<<<<

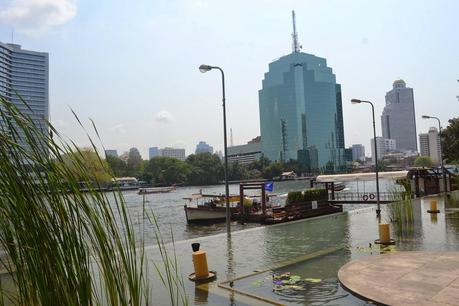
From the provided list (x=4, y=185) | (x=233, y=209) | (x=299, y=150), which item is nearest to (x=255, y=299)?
(x=4, y=185)

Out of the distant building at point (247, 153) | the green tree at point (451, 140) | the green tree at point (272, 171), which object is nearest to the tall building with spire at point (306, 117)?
the distant building at point (247, 153)

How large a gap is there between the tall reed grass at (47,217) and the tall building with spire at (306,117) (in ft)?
416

>>>>

▸ **Challenge**: Please render the lines of the records from the line containing "How large a" through the end of the records as a Markdown table with the columns Number and Record line, leaving out blank lines.

▸ **Output for this exercise**:
| Number | Record line |
|---|---|
| 1 | How large a gap is there between the tall reed grass at (47,217) and the tall building with spire at (306,117) (in ft)? |
| 2 | 416 |